Curtain Up

July 24, 2007


This year, Dance Magazine turns 80!
It’s both thrilling and daunting to look back and see the breadth and depth of dance that we’ve covered. Although we will officially celebrate our anniversary in the September issue, you will find little nuggets of Dance (Magazine) history scattered in these pages throughout the year, marked with a special anniversary logo (at right). And each month we’ll have an Anniversary Page that uses some of our glorious covers of the past. This month, we chose four January covers (starting in 1949) and interviewed the dancers whose iconic images appear on them.

Meanwhile we are surging ahead in the present. Our “Summer Study Guide” is jam-packed with listings, advice, and stories about life-changing summer experiences. The always exciting “25 to Watch” heralds the extraordinary talents that our editors and writers have discovered-and we are sure you’ll hear their names in the future.

Suddenly there’s a profusion of Twyla Tharp dances in companies everywhere. This burst of interest in her work suggests that her vision-harmony through chaos, I would call it-speaks to our time more than ever. In “Tharp All Over,” Susan Reiter talks to the Tharpians who stage her choreography about how they get dancers to rise to its challenges.

A dancer’s body does not last forever.
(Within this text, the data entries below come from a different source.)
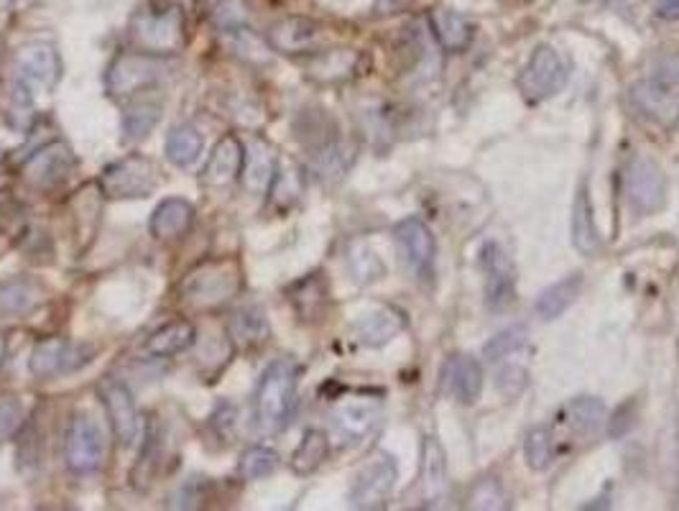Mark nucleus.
Returning a JSON list of instances; mask_svg holds the SVG:
<instances>
[{
  "label": "nucleus",
  "instance_id": "nucleus-1",
  "mask_svg": "<svg viewBox=\"0 0 679 511\" xmlns=\"http://www.w3.org/2000/svg\"><path fill=\"white\" fill-rule=\"evenodd\" d=\"M297 364L289 358L268 364L256 389V425L264 435L287 430L297 405Z\"/></svg>",
  "mask_w": 679,
  "mask_h": 511
},
{
  "label": "nucleus",
  "instance_id": "nucleus-2",
  "mask_svg": "<svg viewBox=\"0 0 679 511\" xmlns=\"http://www.w3.org/2000/svg\"><path fill=\"white\" fill-rule=\"evenodd\" d=\"M243 289V269L238 258H213L184 276L179 297L195 307H217L238 297Z\"/></svg>",
  "mask_w": 679,
  "mask_h": 511
},
{
  "label": "nucleus",
  "instance_id": "nucleus-3",
  "mask_svg": "<svg viewBox=\"0 0 679 511\" xmlns=\"http://www.w3.org/2000/svg\"><path fill=\"white\" fill-rule=\"evenodd\" d=\"M131 39L138 52L166 57L177 54L184 44V19L177 6L141 8L131 21Z\"/></svg>",
  "mask_w": 679,
  "mask_h": 511
},
{
  "label": "nucleus",
  "instance_id": "nucleus-4",
  "mask_svg": "<svg viewBox=\"0 0 679 511\" xmlns=\"http://www.w3.org/2000/svg\"><path fill=\"white\" fill-rule=\"evenodd\" d=\"M158 170L144 154L123 156L107 164L97 177V190L105 200H144L158 187Z\"/></svg>",
  "mask_w": 679,
  "mask_h": 511
},
{
  "label": "nucleus",
  "instance_id": "nucleus-5",
  "mask_svg": "<svg viewBox=\"0 0 679 511\" xmlns=\"http://www.w3.org/2000/svg\"><path fill=\"white\" fill-rule=\"evenodd\" d=\"M166 70H169V62H166L164 57L146 52L119 54L113 64L107 67L105 90L107 95L115 100H128L136 95V92L154 88L156 82L164 78Z\"/></svg>",
  "mask_w": 679,
  "mask_h": 511
},
{
  "label": "nucleus",
  "instance_id": "nucleus-6",
  "mask_svg": "<svg viewBox=\"0 0 679 511\" xmlns=\"http://www.w3.org/2000/svg\"><path fill=\"white\" fill-rule=\"evenodd\" d=\"M567 64L555 47L539 44L518 74V90L529 103H542L565 88Z\"/></svg>",
  "mask_w": 679,
  "mask_h": 511
},
{
  "label": "nucleus",
  "instance_id": "nucleus-7",
  "mask_svg": "<svg viewBox=\"0 0 679 511\" xmlns=\"http://www.w3.org/2000/svg\"><path fill=\"white\" fill-rule=\"evenodd\" d=\"M95 358V348L85 343H72L66 338H44L31 350L29 371L37 379H54V376L74 374Z\"/></svg>",
  "mask_w": 679,
  "mask_h": 511
},
{
  "label": "nucleus",
  "instance_id": "nucleus-8",
  "mask_svg": "<svg viewBox=\"0 0 679 511\" xmlns=\"http://www.w3.org/2000/svg\"><path fill=\"white\" fill-rule=\"evenodd\" d=\"M624 192L636 215H654L667 203V177L657 162L647 156H634L626 170Z\"/></svg>",
  "mask_w": 679,
  "mask_h": 511
},
{
  "label": "nucleus",
  "instance_id": "nucleus-9",
  "mask_svg": "<svg viewBox=\"0 0 679 511\" xmlns=\"http://www.w3.org/2000/svg\"><path fill=\"white\" fill-rule=\"evenodd\" d=\"M105 456L100 425L90 415H74L64 435V460L74 476L95 473Z\"/></svg>",
  "mask_w": 679,
  "mask_h": 511
},
{
  "label": "nucleus",
  "instance_id": "nucleus-10",
  "mask_svg": "<svg viewBox=\"0 0 679 511\" xmlns=\"http://www.w3.org/2000/svg\"><path fill=\"white\" fill-rule=\"evenodd\" d=\"M78 170V156L64 141H49L23 162L21 177L37 190H54L72 177Z\"/></svg>",
  "mask_w": 679,
  "mask_h": 511
},
{
  "label": "nucleus",
  "instance_id": "nucleus-11",
  "mask_svg": "<svg viewBox=\"0 0 679 511\" xmlns=\"http://www.w3.org/2000/svg\"><path fill=\"white\" fill-rule=\"evenodd\" d=\"M399 481V468L391 456L381 452L360 468L350 486V504L356 509H381L391 499L393 486Z\"/></svg>",
  "mask_w": 679,
  "mask_h": 511
},
{
  "label": "nucleus",
  "instance_id": "nucleus-12",
  "mask_svg": "<svg viewBox=\"0 0 679 511\" xmlns=\"http://www.w3.org/2000/svg\"><path fill=\"white\" fill-rule=\"evenodd\" d=\"M19 80L31 88L52 92L62 80V60L49 41H27L13 54Z\"/></svg>",
  "mask_w": 679,
  "mask_h": 511
},
{
  "label": "nucleus",
  "instance_id": "nucleus-13",
  "mask_svg": "<svg viewBox=\"0 0 679 511\" xmlns=\"http://www.w3.org/2000/svg\"><path fill=\"white\" fill-rule=\"evenodd\" d=\"M481 269L485 274V302L491 309L503 313L516 299V269L506 251L496 241H488L481 248Z\"/></svg>",
  "mask_w": 679,
  "mask_h": 511
},
{
  "label": "nucleus",
  "instance_id": "nucleus-14",
  "mask_svg": "<svg viewBox=\"0 0 679 511\" xmlns=\"http://www.w3.org/2000/svg\"><path fill=\"white\" fill-rule=\"evenodd\" d=\"M97 397L103 401L107 422L113 427L115 440L121 446H133L141 432V417L136 409V399H133L131 389L119 379H103L97 384Z\"/></svg>",
  "mask_w": 679,
  "mask_h": 511
},
{
  "label": "nucleus",
  "instance_id": "nucleus-15",
  "mask_svg": "<svg viewBox=\"0 0 679 511\" xmlns=\"http://www.w3.org/2000/svg\"><path fill=\"white\" fill-rule=\"evenodd\" d=\"M322 39H325L322 23L305 19V16H287V19L271 23L266 31L268 49L287 57L312 54L315 49L322 44Z\"/></svg>",
  "mask_w": 679,
  "mask_h": 511
},
{
  "label": "nucleus",
  "instance_id": "nucleus-16",
  "mask_svg": "<svg viewBox=\"0 0 679 511\" xmlns=\"http://www.w3.org/2000/svg\"><path fill=\"white\" fill-rule=\"evenodd\" d=\"M381 420V405L375 399H348L332 409L330 425L340 446H358L375 430Z\"/></svg>",
  "mask_w": 679,
  "mask_h": 511
},
{
  "label": "nucleus",
  "instance_id": "nucleus-17",
  "mask_svg": "<svg viewBox=\"0 0 679 511\" xmlns=\"http://www.w3.org/2000/svg\"><path fill=\"white\" fill-rule=\"evenodd\" d=\"M393 238L399 243L401 256L409 264V269L419 276H430L434 269V254H438V246H434L432 231L426 228L424 221L419 217H407L401 221L397 228H393Z\"/></svg>",
  "mask_w": 679,
  "mask_h": 511
},
{
  "label": "nucleus",
  "instance_id": "nucleus-18",
  "mask_svg": "<svg viewBox=\"0 0 679 511\" xmlns=\"http://www.w3.org/2000/svg\"><path fill=\"white\" fill-rule=\"evenodd\" d=\"M442 391L457 405H475L483 394V368L475 358L457 354L442 366Z\"/></svg>",
  "mask_w": 679,
  "mask_h": 511
},
{
  "label": "nucleus",
  "instance_id": "nucleus-19",
  "mask_svg": "<svg viewBox=\"0 0 679 511\" xmlns=\"http://www.w3.org/2000/svg\"><path fill=\"white\" fill-rule=\"evenodd\" d=\"M243 156H246L243 141L238 136H223L209 154L205 170L199 172V182L205 187H225V184L236 182L240 177Z\"/></svg>",
  "mask_w": 679,
  "mask_h": 511
},
{
  "label": "nucleus",
  "instance_id": "nucleus-20",
  "mask_svg": "<svg viewBox=\"0 0 679 511\" xmlns=\"http://www.w3.org/2000/svg\"><path fill=\"white\" fill-rule=\"evenodd\" d=\"M162 113L164 100L154 88L136 92L123 111V141H144L162 121Z\"/></svg>",
  "mask_w": 679,
  "mask_h": 511
},
{
  "label": "nucleus",
  "instance_id": "nucleus-21",
  "mask_svg": "<svg viewBox=\"0 0 679 511\" xmlns=\"http://www.w3.org/2000/svg\"><path fill=\"white\" fill-rule=\"evenodd\" d=\"M276 170H279V162H276L274 149L268 146L266 141L256 139L246 146V156H243L238 180L250 195H266L276 177Z\"/></svg>",
  "mask_w": 679,
  "mask_h": 511
},
{
  "label": "nucleus",
  "instance_id": "nucleus-22",
  "mask_svg": "<svg viewBox=\"0 0 679 511\" xmlns=\"http://www.w3.org/2000/svg\"><path fill=\"white\" fill-rule=\"evenodd\" d=\"M228 335L236 350L250 354L266 346V340L271 338V328H268V317L258 305H246L238 313H233L228 323Z\"/></svg>",
  "mask_w": 679,
  "mask_h": 511
},
{
  "label": "nucleus",
  "instance_id": "nucleus-23",
  "mask_svg": "<svg viewBox=\"0 0 679 511\" xmlns=\"http://www.w3.org/2000/svg\"><path fill=\"white\" fill-rule=\"evenodd\" d=\"M287 295L301 323H320L327 313V305H330V292H327L322 274H309L305 279L295 282L287 289Z\"/></svg>",
  "mask_w": 679,
  "mask_h": 511
},
{
  "label": "nucleus",
  "instance_id": "nucleus-24",
  "mask_svg": "<svg viewBox=\"0 0 679 511\" xmlns=\"http://www.w3.org/2000/svg\"><path fill=\"white\" fill-rule=\"evenodd\" d=\"M195 223V207L184 197H166L156 205L154 215H151V236L158 241L179 238L192 228Z\"/></svg>",
  "mask_w": 679,
  "mask_h": 511
},
{
  "label": "nucleus",
  "instance_id": "nucleus-25",
  "mask_svg": "<svg viewBox=\"0 0 679 511\" xmlns=\"http://www.w3.org/2000/svg\"><path fill=\"white\" fill-rule=\"evenodd\" d=\"M631 103L636 111L644 115V119H649L654 123L669 125L677 119L675 98L669 95L667 88L659 85L657 80L636 82V85L631 88Z\"/></svg>",
  "mask_w": 679,
  "mask_h": 511
},
{
  "label": "nucleus",
  "instance_id": "nucleus-26",
  "mask_svg": "<svg viewBox=\"0 0 679 511\" xmlns=\"http://www.w3.org/2000/svg\"><path fill=\"white\" fill-rule=\"evenodd\" d=\"M404 330V317L393 307H375L371 313L360 315L356 323L358 340L368 348H381Z\"/></svg>",
  "mask_w": 679,
  "mask_h": 511
},
{
  "label": "nucleus",
  "instance_id": "nucleus-27",
  "mask_svg": "<svg viewBox=\"0 0 679 511\" xmlns=\"http://www.w3.org/2000/svg\"><path fill=\"white\" fill-rule=\"evenodd\" d=\"M197 340V328L189 320H172L154 330L144 343V350L154 358H172L189 350Z\"/></svg>",
  "mask_w": 679,
  "mask_h": 511
},
{
  "label": "nucleus",
  "instance_id": "nucleus-28",
  "mask_svg": "<svg viewBox=\"0 0 679 511\" xmlns=\"http://www.w3.org/2000/svg\"><path fill=\"white\" fill-rule=\"evenodd\" d=\"M573 246L580 251L583 256H595L600 248V233L595 225V211L590 203L588 184H580L575 192L573 203Z\"/></svg>",
  "mask_w": 679,
  "mask_h": 511
},
{
  "label": "nucleus",
  "instance_id": "nucleus-29",
  "mask_svg": "<svg viewBox=\"0 0 679 511\" xmlns=\"http://www.w3.org/2000/svg\"><path fill=\"white\" fill-rule=\"evenodd\" d=\"M39 302H41L39 284L27 279V276H11V279L0 282V320L27 315L39 305Z\"/></svg>",
  "mask_w": 679,
  "mask_h": 511
},
{
  "label": "nucleus",
  "instance_id": "nucleus-30",
  "mask_svg": "<svg viewBox=\"0 0 679 511\" xmlns=\"http://www.w3.org/2000/svg\"><path fill=\"white\" fill-rule=\"evenodd\" d=\"M432 31L447 52H463V49L471 47L475 37L473 23L465 16L450 11V8H440V11L432 13Z\"/></svg>",
  "mask_w": 679,
  "mask_h": 511
},
{
  "label": "nucleus",
  "instance_id": "nucleus-31",
  "mask_svg": "<svg viewBox=\"0 0 679 511\" xmlns=\"http://www.w3.org/2000/svg\"><path fill=\"white\" fill-rule=\"evenodd\" d=\"M583 289V274H569L565 276V279L552 284L549 289L542 292V297L536 299V315L542 317L544 323H552L557 320L559 315H565L569 307H573V302L577 299V295H580Z\"/></svg>",
  "mask_w": 679,
  "mask_h": 511
},
{
  "label": "nucleus",
  "instance_id": "nucleus-32",
  "mask_svg": "<svg viewBox=\"0 0 679 511\" xmlns=\"http://www.w3.org/2000/svg\"><path fill=\"white\" fill-rule=\"evenodd\" d=\"M203 149H205L203 133H199L192 123H177L169 131V136H166L164 154L174 166L184 170V166H192L199 156H203Z\"/></svg>",
  "mask_w": 679,
  "mask_h": 511
},
{
  "label": "nucleus",
  "instance_id": "nucleus-33",
  "mask_svg": "<svg viewBox=\"0 0 679 511\" xmlns=\"http://www.w3.org/2000/svg\"><path fill=\"white\" fill-rule=\"evenodd\" d=\"M422 486H424V499L430 501V504H438L444 489H447V463H444V450L438 438L424 440Z\"/></svg>",
  "mask_w": 679,
  "mask_h": 511
},
{
  "label": "nucleus",
  "instance_id": "nucleus-34",
  "mask_svg": "<svg viewBox=\"0 0 679 511\" xmlns=\"http://www.w3.org/2000/svg\"><path fill=\"white\" fill-rule=\"evenodd\" d=\"M562 422L575 435H580V438H590V435L598 432V427L606 422V405L593 397L573 399L562 409Z\"/></svg>",
  "mask_w": 679,
  "mask_h": 511
},
{
  "label": "nucleus",
  "instance_id": "nucleus-35",
  "mask_svg": "<svg viewBox=\"0 0 679 511\" xmlns=\"http://www.w3.org/2000/svg\"><path fill=\"white\" fill-rule=\"evenodd\" d=\"M327 452H330V438L322 430H307L291 456V471L297 476L315 473L325 463Z\"/></svg>",
  "mask_w": 679,
  "mask_h": 511
},
{
  "label": "nucleus",
  "instance_id": "nucleus-36",
  "mask_svg": "<svg viewBox=\"0 0 679 511\" xmlns=\"http://www.w3.org/2000/svg\"><path fill=\"white\" fill-rule=\"evenodd\" d=\"M356 54L346 52V49H338V52H325L320 57H315L309 62V78L320 80V82H340L348 80L356 70Z\"/></svg>",
  "mask_w": 679,
  "mask_h": 511
},
{
  "label": "nucleus",
  "instance_id": "nucleus-37",
  "mask_svg": "<svg viewBox=\"0 0 679 511\" xmlns=\"http://www.w3.org/2000/svg\"><path fill=\"white\" fill-rule=\"evenodd\" d=\"M281 466V458L279 452L266 448V446H254L248 448L246 452L240 456V476L246 481H261V479H268V476H274L276 471H279Z\"/></svg>",
  "mask_w": 679,
  "mask_h": 511
},
{
  "label": "nucleus",
  "instance_id": "nucleus-38",
  "mask_svg": "<svg viewBox=\"0 0 679 511\" xmlns=\"http://www.w3.org/2000/svg\"><path fill=\"white\" fill-rule=\"evenodd\" d=\"M526 340H529V330H526V325H514V328H506L498 335H493L483 354L491 364H501L503 358L514 356L516 350H522L526 346Z\"/></svg>",
  "mask_w": 679,
  "mask_h": 511
},
{
  "label": "nucleus",
  "instance_id": "nucleus-39",
  "mask_svg": "<svg viewBox=\"0 0 679 511\" xmlns=\"http://www.w3.org/2000/svg\"><path fill=\"white\" fill-rule=\"evenodd\" d=\"M524 456L532 471H544V468H549L552 458H555V438H552L547 427H534V430L526 435Z\"/></svg>",
  "mask_w": 679,
  "mask_h": 511
},
{
  "label": "nucleus",
  "instance_id": "nucleus-40",
  "mask_svg": "<svg viewBox=\"0 0 679 511\" xmlns=\"http://www.w3.org/2000/svg\"><path fill=\"white\" fill-rule=\"evenodd\" d=\"M471 507L473 509H491V511L508 509V493L503 491V486H501L498 479L477 481V486L471 493Z\"/></svg>",
  "mask_w": 679,
  "mask_h": 511
},
{
  "label": "nucleus",
  "instance_id": "nucleus-41",
  "mask_svg": "<svg viewBox=\"0 0 679 511\" xmlns=\"http://www.w3.org/2000/svg\"><path fill=\"white\" fill-rule=\"evenodd\" d=\"M350 269H353V274L358 276V282H373V279H381L383 264L379 262V256H375L371 248L356 246L353 251H350Z\"/></svg>",
  "mask_w": 679,
  "mask_h": 511
},
{
  "label": "nucleus",
  "instance_id": "nucleus-42",
  "mask_svg": "<svg viewBox=\"0 0 679 511\" xmlns=\"http://www.w3.org/2000/svg\"><path fill=\"white\" fill-rule=\"evenodd\" d=\"M23 422V407L19 399L3 397L0 399V442L13 438Z\"/></svg>",
  "mask_w": 679,
  "mask_h": 511
},
{
  "label": "nucleus",
  "instance_id": "nucleus-43",
  "mask_svg": "<svg viewBox=\"0 0 679 511\" xmlns=\"http://www.w3.org/2000/svg\"><path fill=\"white\" fill-rule=\"evenodd\" d=\"M636 420H639V412H636V401H626L624 407L616 409L614 420H610L608 425V435L610 438H624V435H628L636 427Z\"/></svg>",
  "mask_w": 679,
  "mask_h": 511
},
{
  "label": "nucleus",
  "instance_id": "nucleus-44",
  "mask_svg": "<svg viewBox=\"0 0 679 511\" xmlns=\"http://www.w3.org/2000/svg\"><path fill=\"white\" fill-rule=\"evenodd\" d=\"M654 80L665 88L679 85V52H669L659 57L657 67H654Z\"/></svg>",
  "mask_w": 679,
  "mask_h": 511
},
{
  "label": "nucleus",
  "instance_id": "nucleus-45",
  "mask_svg": "<svg viewBox=\"0 0 679 511\" xmlns=\"http://www.w3.org/2000/svg\"><path fill=\"white\" fill-rule=\"evenodd\" d=\"M654 11H657L659 19L677 21L679 19V0H657Z\"/></svg>",
  "mask_w": 679,
  "mask_h": 511
},
{
  "label": "nucleus",
  "instance_id": "nucleus-46",
  "mask_svg": "<svg viewBox=\"0 0 679 511\" xmlns=\"http://www.w3.org/2000/svg\"><path fill=\"white\" fill-rule=\"evenodd\" d=\"M11 3H13V0H0V6H11Z\"/></svg>",
  "mask_w": 679,
  "mask_h": 511
},
{
  "label": "nucleus",
  "instance_id": "nucleus-47",
  "mask_svg": "<svg viewBox=\"0 0 679 511\" xmlns=\"http://www.w3.org/2000/svg\"><path fill=\"white\" fill-rule=\"evenodd\" d=\"M0 356H3V343H0Z\"/></svg>",
  "mask_w": 679,
  "mask_h": 511
},
{
  "label": "nucleus",
  "instance_id": "nucleus-48",
  "mask_svg": "<svg viewBox=\"0 0 679 511\" xmlns=\"http://www.w3.org/2000/svg\"><path fill=\"white\" fill-rule=\"evenodd\" d=\"M603 3H608V0H603Z\"/></svg>",
  "mask_w": 679,
  "mask_h": 511
}]
</instances>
In “First, You Cry,” Michael Blake gives us a poignant account of what it’s like to have career-threatening arthritis of the hip. (Surprise-he’s still dancing!) The accompanying “Hip Tips” deconstructs some of the myths and assumptions around what may seem like a dancer-specific epidemic.

Last summer many dancers were riled by an article titled “Five Things I Hate About Ballet.” Critic Lewis Segal’s diatribe appeared in the Los Angeles Times and quickly reverberated around cyberspace. It was just the latest in a long line of attempts to denigrate ballet, but it was also a wake-up call. Ballet cannot rest on its laurels; like modern dance, it must continually reinvent itself. We asked some of the leaders in the ballet field for their suggestions on how to keep-or make-ballet vital. To read their thoughtful and bold-sometimes even sassy-responses, see Joseph Carman’s “Beyond Ballet Bashing.”

We’re excited to introduce a new section on techniques. We know that our readers want concrete information on a variety of them, so each month we will focus on a different one-its history, goals, and benefits for today’s dancers. Our first selection, which you will find in the “Teach-Learn Connection,” is the time-honored Cecchetti technique.

If you want to wish us Happy Birthday, the best way is to read the magazine every month. I personally invite you to our year-long party.